Your text never leaves your infrastructure. Critical for regulated industries or sensitive data.

Simpler Operations

One service to deploy, monitor, and scale. No coordination between embedding and storage layers.

The Technical Foundation

Antarys uses optimized ONNX models for embedding generation:

  • BGE models: State-of-the-art retrieval performance from BAAI
  • Quantized weights: Smaller memory footprint without accuracy loss
  • CPU optimization: Fast inference without GPU requirements
  • Batched processing: Efficient throughput for large datasets

The embedding API validates model integrity on startup, ensuring corrupted downloads don't cause runtime failures.

When to Use External Embedding APIs

Built-in embeddings aren't always the answer:

  • Multilingual requirements: If you need 100+ languages, external APIs may have broader coverage
  • Domain-specific models: Specialized models (medical, legal, code) often come from external providers
  • Largest models: If you need embeddings larger than 768 dimensions
  • GPU constraints: External APIs handle GPU infrastructure for you

For most applications—semantic search, content recommendations, document clustering—built-in embeddings provide the best balance of simplicity, performance, and cost.

Getting Started

Enable embedding generation when starting Antarys:

# Download requirements
antarys download onnx
antarys download embedding 4

# Start server with embeddings
antarys --enable-embedding --embedding-model 4

Then use the embedding API from any client:

import { createClient, embed } from 'antarys';

const client = createClient('http://localhost:8080');
const embeddings = await embed(client, ['text 1', 'text 2']);

Future Roadmap

Current State

The embedding API generates text embeddings from raw data using CPU-optimized ONNX models.

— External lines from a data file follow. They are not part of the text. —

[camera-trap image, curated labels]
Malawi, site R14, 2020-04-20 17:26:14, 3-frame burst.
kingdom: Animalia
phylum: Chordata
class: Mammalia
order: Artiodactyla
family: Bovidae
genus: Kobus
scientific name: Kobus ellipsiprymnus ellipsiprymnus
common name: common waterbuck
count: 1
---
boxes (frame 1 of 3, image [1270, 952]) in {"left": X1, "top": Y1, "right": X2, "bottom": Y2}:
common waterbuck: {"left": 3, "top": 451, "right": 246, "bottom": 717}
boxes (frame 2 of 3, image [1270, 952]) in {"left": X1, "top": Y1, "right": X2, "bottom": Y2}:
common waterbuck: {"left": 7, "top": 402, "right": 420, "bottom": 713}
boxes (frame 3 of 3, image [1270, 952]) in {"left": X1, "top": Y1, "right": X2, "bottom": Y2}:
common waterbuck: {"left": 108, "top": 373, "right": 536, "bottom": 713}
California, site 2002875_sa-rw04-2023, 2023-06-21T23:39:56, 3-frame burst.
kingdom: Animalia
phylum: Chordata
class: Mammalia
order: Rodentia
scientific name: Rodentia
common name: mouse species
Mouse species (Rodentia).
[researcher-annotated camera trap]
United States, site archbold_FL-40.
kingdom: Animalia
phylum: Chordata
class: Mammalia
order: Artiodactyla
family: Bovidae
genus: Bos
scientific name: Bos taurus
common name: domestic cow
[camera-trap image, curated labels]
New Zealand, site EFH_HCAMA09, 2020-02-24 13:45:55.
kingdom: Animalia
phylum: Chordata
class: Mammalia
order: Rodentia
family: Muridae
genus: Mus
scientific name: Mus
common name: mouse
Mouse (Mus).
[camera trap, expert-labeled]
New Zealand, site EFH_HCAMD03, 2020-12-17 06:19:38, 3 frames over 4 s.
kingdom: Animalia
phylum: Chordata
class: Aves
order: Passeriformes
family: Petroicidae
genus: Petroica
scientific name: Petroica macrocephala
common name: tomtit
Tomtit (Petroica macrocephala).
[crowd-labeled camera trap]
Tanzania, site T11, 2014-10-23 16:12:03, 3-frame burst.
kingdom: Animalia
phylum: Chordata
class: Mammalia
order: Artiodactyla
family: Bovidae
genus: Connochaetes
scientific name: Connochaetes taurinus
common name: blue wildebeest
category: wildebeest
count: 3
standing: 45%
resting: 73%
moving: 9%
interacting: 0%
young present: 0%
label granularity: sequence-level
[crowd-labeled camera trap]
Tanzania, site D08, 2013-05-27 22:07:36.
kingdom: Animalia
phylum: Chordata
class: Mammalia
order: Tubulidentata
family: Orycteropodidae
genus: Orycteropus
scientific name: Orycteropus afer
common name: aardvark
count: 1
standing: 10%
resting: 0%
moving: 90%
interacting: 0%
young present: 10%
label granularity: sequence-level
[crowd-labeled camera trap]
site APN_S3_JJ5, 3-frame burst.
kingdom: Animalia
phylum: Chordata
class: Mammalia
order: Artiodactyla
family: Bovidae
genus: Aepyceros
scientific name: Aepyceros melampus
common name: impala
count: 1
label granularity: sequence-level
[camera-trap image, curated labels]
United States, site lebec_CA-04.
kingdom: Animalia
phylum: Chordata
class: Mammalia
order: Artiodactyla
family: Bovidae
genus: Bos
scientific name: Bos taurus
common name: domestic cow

This works well for most applications, providing fast inference without GPU requirements.

Next: GPU-Accelerated Embeddings

The next update will add GPU support for parallel embedding generation. This will dramatically increase throughput for large-scale batch operations—think millions of documents instead of thousands.

Unified Memory Buffers

A major optimization coming soon: when you generate embeddings and immediately store them in a collection, Antarys will reuse the same memory buffers throughout the pipeline.

Here's how it works:

# Future API (not yet available)
embeddings = await antarys.embed_documents(
    client, 
    documents,
    collection="docs",  # Specify target collection
    auto_upsert=True    # Store directly
)

When you specify a target collection, Antarys will:

  1. Know the data size upfront
  2. Allocate memory buffers once
  3. Generate embeddings in those buffers
  4. Store vectors from the same buffers
  5. Reuse buffers for subsequent operations

This eliminates memory copies between embedding generation and storage, cutting latency significantly for large batches.

Planned: Vector Database Events

Native pub/sub notifications for database changes:

# Planned API (design phase)
@client.on_vector_change("docs")
async def handle_change(event):
    if event.type == "upsert":
        print(f"New vectors: {event.ids}")
    elif event.type == "commit":
        print("Data persisted to disk")

This enables reactive applications that respond to database changes without polling—useful for cache invalidation, index rebuilding, or triggering downstream workflows.


Platform Support: Built-in embeddings currently support macOS and Linux (ARM64/x64). The API accepts any vectors, so you can still use external embedding providers on all platforms.